**TASK INSTRUCTIONS:**
Return the passage below on CBP in the developing brain, word for word and in full.

**EXCERPT PROVIDED:**
==================================================

Although much is known about CBP in vitro, little is known about the functional role of CBP in developing brain. Homozygous mice containing a targeted disruption of the CBP gene die during midgestation (14). Although heterozygous mice survive, they show postnatal disruptions in neurotube development as well as deficits in learning and memory, indicating that CBP is required for normal central nervous system development and function (15). In adult rat brain, CBP is found in many areas that also contain steroid receptors, such as the amygdala, hypothalamus, and hippocampus (16). In addition, CBP appears to be regulated by estradiol because treatment of cultured hippocampal neurons with estradiol increases the level of CBP within 24 h (17). The time course for estradiol-induced CBP correlates with estradiol-induced increases in neuronal dendritic spines, the sites of excitatory synapses, and one of the more pronounced sex differences in the brain is the density of dendritic spines (18, 19). Therefore, we hypothesized that CBP is involved in processes related to sexual differentiation of the brain.

==================================================

**PROVIDED INFORMATION:**
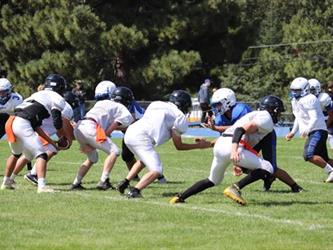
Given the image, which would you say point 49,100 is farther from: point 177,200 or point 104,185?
point 177,200

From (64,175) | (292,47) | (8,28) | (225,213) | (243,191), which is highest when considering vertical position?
(225,213)

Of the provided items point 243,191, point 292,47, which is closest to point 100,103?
point 243,191

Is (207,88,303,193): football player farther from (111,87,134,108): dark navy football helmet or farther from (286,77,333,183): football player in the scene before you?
(286,77,333,183): football player

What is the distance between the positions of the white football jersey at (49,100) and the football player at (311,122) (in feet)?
12.8

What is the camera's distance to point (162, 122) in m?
10.7

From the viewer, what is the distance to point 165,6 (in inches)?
1430

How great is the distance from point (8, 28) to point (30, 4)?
1411mm

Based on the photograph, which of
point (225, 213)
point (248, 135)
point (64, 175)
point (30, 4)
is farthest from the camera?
point (30, 4)

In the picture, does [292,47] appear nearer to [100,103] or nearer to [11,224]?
[100,103]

==================================================

**TASK ANSWER:**
Although much is known about CBP in vitro, little is known about the functional role of CBP in developing brain. Homozygous mice containing a targeted disruption of the CBP gene die during midgestation (14). Although heterozygous mice survive, they show postnatal disruptions in neurotube development as well as deficits in learning and memory, indicating that CBP is required for normal central nervous system development and function (15). In adult rat brain, CBP is found in many areas that also contain steroid receptors, such as the amygdala, hypothalamus, and hippocampus (16). In addition, CBP appears to be regulated by estradiol because treatment of cultured hippocampal neurons with estradiol increases the level of CBP within 24 h (17). The time course for estradiol-induced CBP correlates with estradiol-induced increases in neuronal dendritic spines, the sites of excitatory synapses, and one of the more pronounced sex differences in the brain is the density of dendritic spines (18, 19). Therefore, we hypothesized that CBP is involved in processes related to sexual differentiation of the brain.